The rising rates have a significant impact on the national housing market. Many commentators believe that there will be further increases as the year goes on, with worldwide material supply issues continuing following a return to trading post-covid and the ongoing conflict in Ukraine.
One of the main concerns with a rise in interest rates is the potential impact on the cost of mortgages. When the Bank Rate rises, mortgage rates soon follow, increasing the cost of borrowing.
Around a third of adults in the UK have a mortgage. 74% of mortgage holders are on fixed-rate deals, so will only see a change in their repayments when their current term ends.
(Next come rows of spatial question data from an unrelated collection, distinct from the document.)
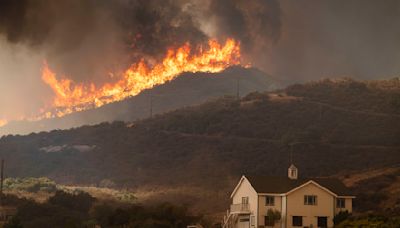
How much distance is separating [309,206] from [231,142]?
63355mm

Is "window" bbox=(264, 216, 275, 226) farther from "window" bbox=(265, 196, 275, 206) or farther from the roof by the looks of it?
the roof

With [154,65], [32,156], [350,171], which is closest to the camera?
A: [350,171]

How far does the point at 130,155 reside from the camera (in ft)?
416

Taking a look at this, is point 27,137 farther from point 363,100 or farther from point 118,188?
point 363,100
Around 1.5 million fixed-rate deals will expire in 2022. Of the remaining homeowners, around 850,000 are on tracker deals and about 1.1 million are on standard variable rates, so will see an immediate change to their monthly payments now that the Bank rate has risen.
The increase to a typical tracker or SVR mortgage customer will have knock-on consequences on household budgets. As people’s disposable incomes are squeezed, the cost-of-living will increase and tenants will struggle to afford rents, slowing the growth of the rental market.
We understand that rising costs are a worry for everyone right now – with everything from interest rates to the price of fuel skyrocketing. According to the Office for National Statistics, 87% of adults in the UK reported an increase in their cost of living in April 2022.
At SBA Property Management, we have always placed affordability at the centre of what we do as a specialist residential block management and facilities management services provider. We continue to keep service charges at a reasonable level by monitoring costs and understanding the impact of fluctuating interest rates.
To ensure our services are as efficient as possible, we constantly review our methods of working. This saves our clients time, money, and the stress of marketing their rentals, collecting rent, handling maintenance issues, and responding to tenant complaints. Whilst the cost of living continues to fluctuate, we aim to remain a steady hand in times of need.